Les tests adaptatifs ont fleuri un peu partout. L’idée est que les questions proposées aux apprenants / aux candidats sont choisis, au fil de l’eau en fonction de leurs réponses, et non en fonction d’une séquence prédéterminée. J’en ai parlé abondamment dans les billets de novembre. Beaucoup de grands tests de positionnement (GMAT, etc.) souvent demandés pour s’inscrire à un Master, par exemple, fonctionnent selon ce principe.
Dans un test adaptatif – computerized adaptive testing en anglais – l’apprenant navigue au sein d’une banque d’exercices, exercices dont le niveau de difficulté s’adapte aux réponses de l’apprenant. Dans ses versions les plus simples, il peut s’agir d’un système à embranchement analogue à celui que nous avons présenté dans le billet sur l’enseignement programmé, mais avec une focale sur la réponse à des items, autre terme utilisé pour désigner les exercices dans ce contexte.

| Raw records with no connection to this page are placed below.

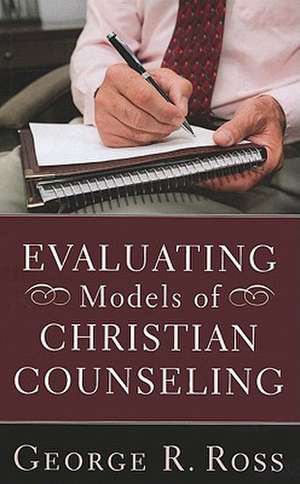 EVALUATING
Models of
CHRISTIAN
COUNSELING

GEORGE R. ROSS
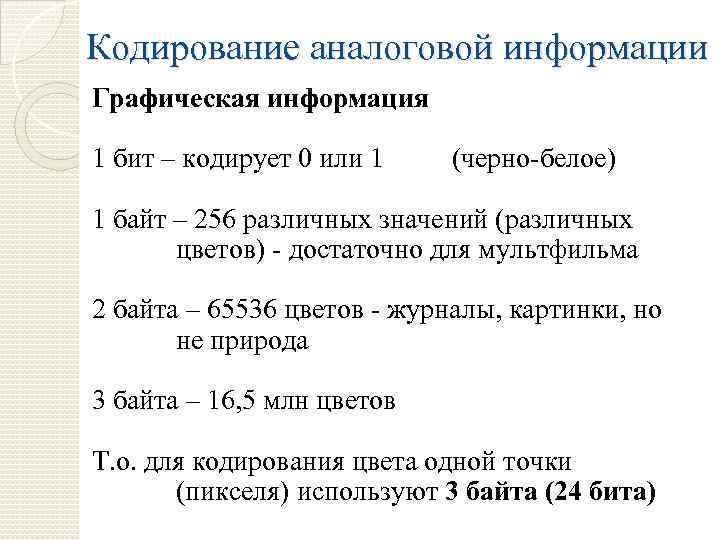 Кодирование аналоговой информации

Графическая информация

1 бит – кодирует 0 или 1 (черно-белое)

1 байт – 256 различных значений (различных цветов) - достаточно для мультфильма

2 байта – 65536 цветов - журналы, картинки, но не природа

3 байта – 16,5 млн цветов

Т.о. для кодирования цвета одной точки (пикселя) используют 3 байта (24 бита)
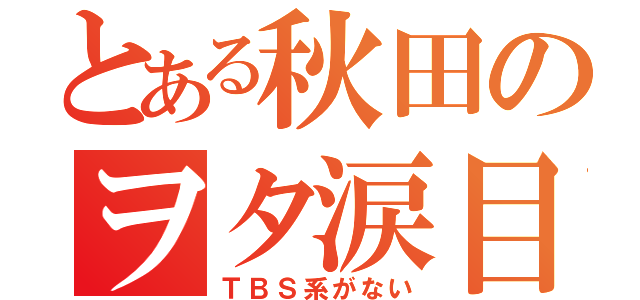 とある秋田の
ヲタ涙目
ＴＢＳ系がない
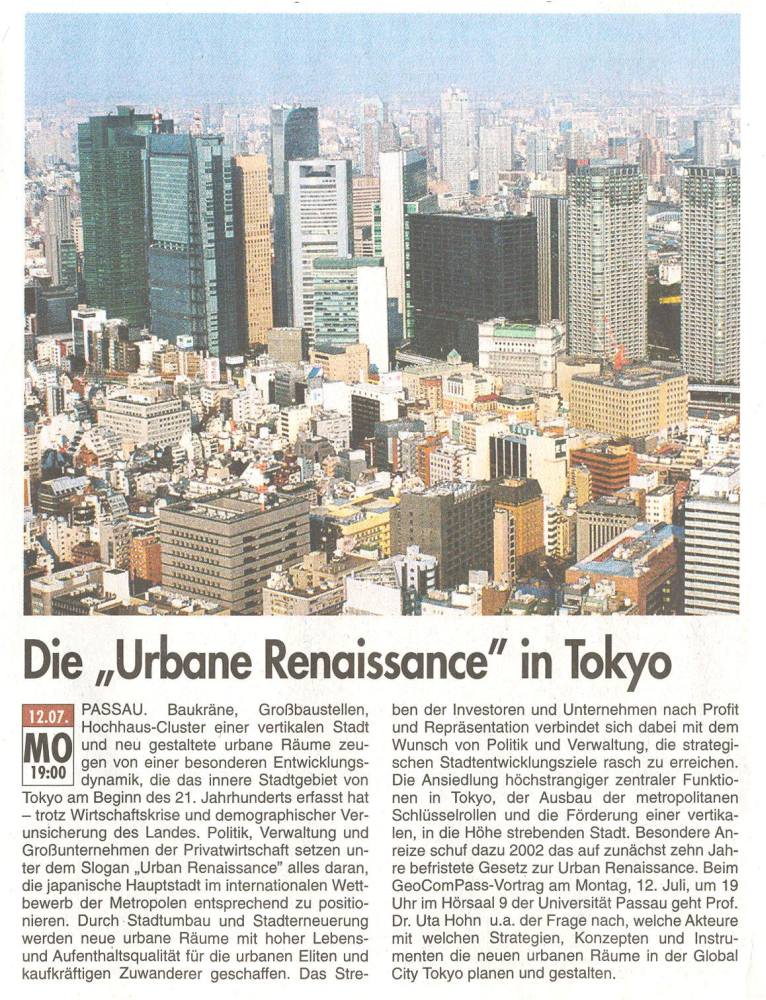 Die „Urbane Renaissance" in Tokyo

12.07.
MO
19:00

PASSAU. Baukräne, Großbaustellen, Hochhaus-Cluster einer vertikalen Stadt und neu gestaltete urbane Räume zeugen von einer besonderen Entwicklungsdynamik, die das innere Stadtgebiet von Tokyo am Beginn des 21. Jahrhunderts erfasst hat – trotz Wirtschaftskrise und demographischer Verunsicherung des Landes. Politik, Verwaltung und Großunternehmen der Privatwirtschaft setzen unter dem Slogan „Urban Renaissance" alles daran, die japanische Hauptstadt im internationalen Wettbewerb der Metropolen entsprechend zu positionieren. Durch Stadtumbau und Stadterneuerung werden neue urbane Räume mit hoher Lebens- und Aufenthaltsqualität für die urbanen Eliten und kaufkräftigen Zuwanderer geschaffen. Das Streben der Investoren und Unternehmen nach Profit und Repräsentation verbindet sich dabei mit dem Wunsch von Politik und Verwaltung, die strategischen Stadtentwicklungsziele rasch zu erreichen. Die Ansiedlung höchstrangiger zentraler Funktionen in Tokyo, der Ausbau der metropolitanen Schlüsselrollen und die Förderung einer vertikalen, in die Höhe strebenden Stadt. Besondere Anreize schuf dazu 2002 das auf zunächst zehn Jahre befristete Gesetz zur Urban Renaissance. Beim GeoComPass-Vortrag am Montag, 12. Juli, um 19 Uhr im Hörsaal 9 der Universität Passau geht Prof. Dr. Uta Hohn u.a. der Frage nach, welche Akteure mit welchen Strategien, Konzepten und Instrumenten die neuen urbanen Räume in der Global City Tokyo planen und gestalten.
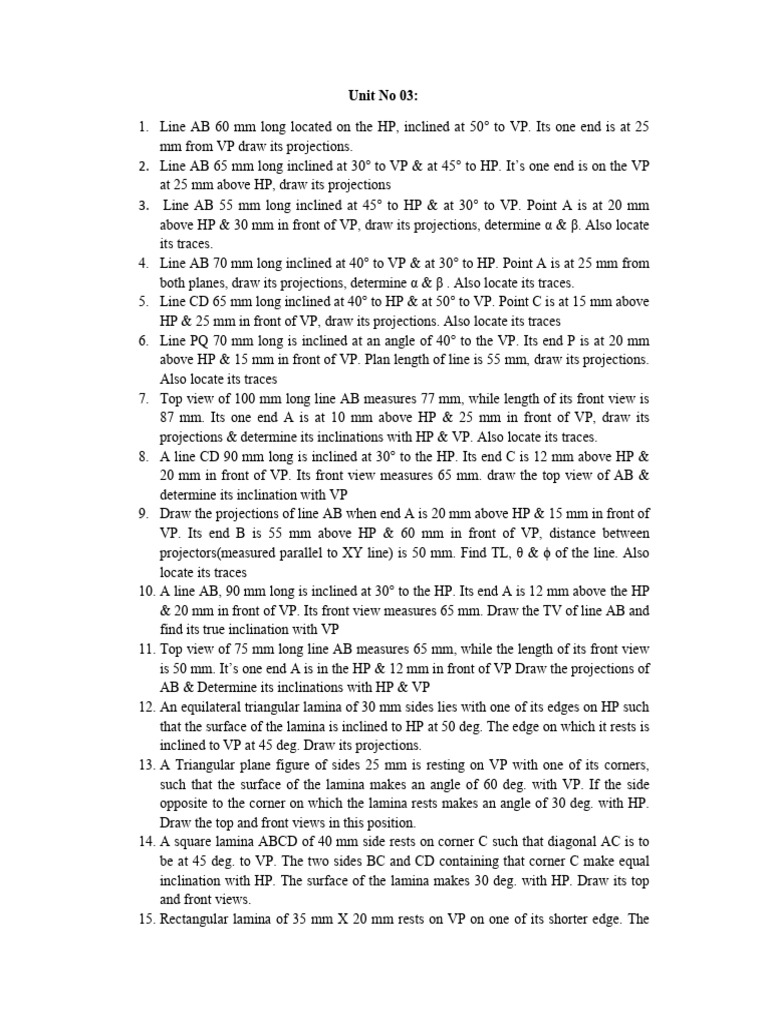 Unit No 03:

1. Line AB 60 mm long located on the HP, inclined at 50° to VP. Its one end is at 25 mm from VP draw its projections.
2. Line AB 65 mm long inclined at 30° to VP & at 45° to HP. It's one end is on the VP at 25 mm above HP, draw its projections
3. Line AB 55 mm long inclined at 45° to HP & at 30° to VP. Point A is at 20 mm above HP & 30 mm in front of VP, draw its projections, determine α & β. Also locate its traces.
4. Line AB 70 mm long inclined at 40° to VP & at 30° to HP. Point A is at 25 mm from both planes, draw its projections, determine α & β . Also locate its traces.
5. Line CD 65 mm long inclined at 40° to HP & at 50° to VP. Point C is at 15 mm above HP & 25 mm in front of VP, draw its projections. Also locate its traces
6. Line PQ 70 mm long is inclined at an angle of 40° to the VP. Its end P is at 20 mm above HP & 15 mm in front of VP. Plan length of line is 55 mm, draw its projections. Also locate its traces
7. Top view of 100 mm long line AB measures 77 mm, while length of its front view is 87 mm. Its one end A is at 10 mm above HP & 25 mm in front of VP, draw its projections & determine its inclinations with HP & VP. Also locate its traces.
8. A line CD 90 mm long is inclined at 30° to the HP. Its end C is 12 mm above HP & 20 mm in front of VP. Its front view measures 65 mm. draw the top view of AB & determine its inclination with VP
9. Draw the projections of line AB when end A is 20 mm above HP & 15 mm in front of VP. Its end B is 55 mm above HP & 60 mm in front of VP, distance between projectors(measured parallel to XY line) is 50 mm. Find TL, θ & ϕ of the line. Also locate its traces
10. A line AB, 90 mm long is inclined at 30° to the HP. Its end A is 12 mm above the HP & 20 mm in front of VP. Its front view measures 65 mm. Draw the TV of line AB and find its true inclination with VP
11. Top view of 75 mm long line AB measures 65 mm, while the length of its front view is 50 mm. It's one end A is in the HP & 12 mm in front of VP Draw the projections of AB & Determine its inclinations with HP & VP
12. An equilateral triangular lamina of 30 mm sides lies with one of its edges on HP such that the surface of the lamina is inclined to HP at 50 deg. The edge on which it rests is inclined to VP at 45 deg. Draw its projections.
13. A Triangular plane figure of sides 25 mm is resting on VP with one of its corners, such that the surface of the lamina makes an angle of 60 deg. with VP. If the side opposite to the corner on which the lamina rests makes an angle of 30 deg. with HP. Draw the top and front views in this position.
14. A square lamina ABCD of 40 mm side rests on corner C such that diagonal AC is to be at 45 deg. to VP. The two sides BC and CD containing that corner C make equal inclination with HP. The surface of the lamina makes 30 deg. with HP. Draw its top and front views.
15. Rectangular lamina of 35 mm X 20 mm rests on VP on one of its shorter edge. The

Dans un LMS comme celui de Datacamp, plateforme qui propose un catalogue de cours Data Science et que j’ai beaucoup utilisée pour remplacer mes cours magistraux (cf. mes billets de 2020), ce principe est mis en œuvre : des sessions d’exercices adaptatives sont ainsi proposées aux utilisateurs, sur des créneaux courts, pour évaluer leur niveau et pour qu’ils puissent se positionner par rapport aux autres utilisateurs. A la fin, on propose généralement des recommandations de cours à suivre en fonction des réponses de l’apprenant.
Dans une approche du test adaptatif fondée sur des embranchements (et relevant de l’enseignement programmé), il n’y a pas besoin de conserver d’information sur le niveau de l’apprenant. En d’autres termes, il n’y a pas de profil apprenant. Néanmoins, depuis environ deux décennies, une autre approche des tests adaptatifs issue de la psychométrie prend le pas dans de nombreux LMS : la théorie de la réponse aux items (TRI).
La startup Knewton, qui fut un temps le fleuron américain de l’IA éducative, reposait apparemment sur ce principe. La plateforme française PIX (certification de compétences numériques) est fondée sur la TRI également. Le niveau de l’apprenant est calculé en temps réel sur la base d’items calibrés, dont la difficulté estimée est recalculée de manière régulière, sur la base des réponses des apprenants. Néanmoins, appliquer la TRI soulève un certain nombre d’obstacles. Vu que l’on commence à l’aveugle sur la difficulté des exercices, il est complexe de positionner l’apprenant, tout du moins dans les étapes initiales du développement d’un test.
Pour contourner le fait qu’au début l’on dispose peu d’informations sur les items, problème connu sous la désignation du démarrage à froid, on commence parfois par une première estimation à la main du niveau de difficulté des exercices, pour ensuite progressivement affiner ces estimations par des méthodes statistiques (la calibration). Dans un cas comme dans l’autre, il suffit pour le formateur / l’enseignant de classifier les exercices qu’il fournit selon leur niveau de difficulté pour pouvoir mettre en place ce type de pédagogie. Ainsi, les exercices de PIX ont été dans un premier temps rangés selon un niveau de difficulté compris entre 1 et 10 avant que la calibration ne soit effectuée avec des spécialistes de la TRI (psychométriciens, statisticiens, ou autres). Après de multiples passages d’apprenants, le niveau de l’exercice sera quelque chose comme 4.56, une statistique calculée, et non plus 4 ou 5, un choix fait par un être humain. On pourra mesurer la capacité de l’apprenant sur une échelle similaire, et apparier apprenants et exercices en fonction de ces valeurs chiffrés (de sorte à obtenir environ 60% de succès, choix généralement fait dans l’industrie qui relève d’un compromis entre la frustration de l’apprenant, et la nécessité de collecter le plus d’informations possibles sur son niveau).
Dans la mesure où les tests adaptatifs sont amenés à se généraliser dans les années qui viennent (concours de médecine, etc.), il est bon de rester attentif à ce sujet passionnant auquel je consacrerai peut être un ou deux autres billets en 2022.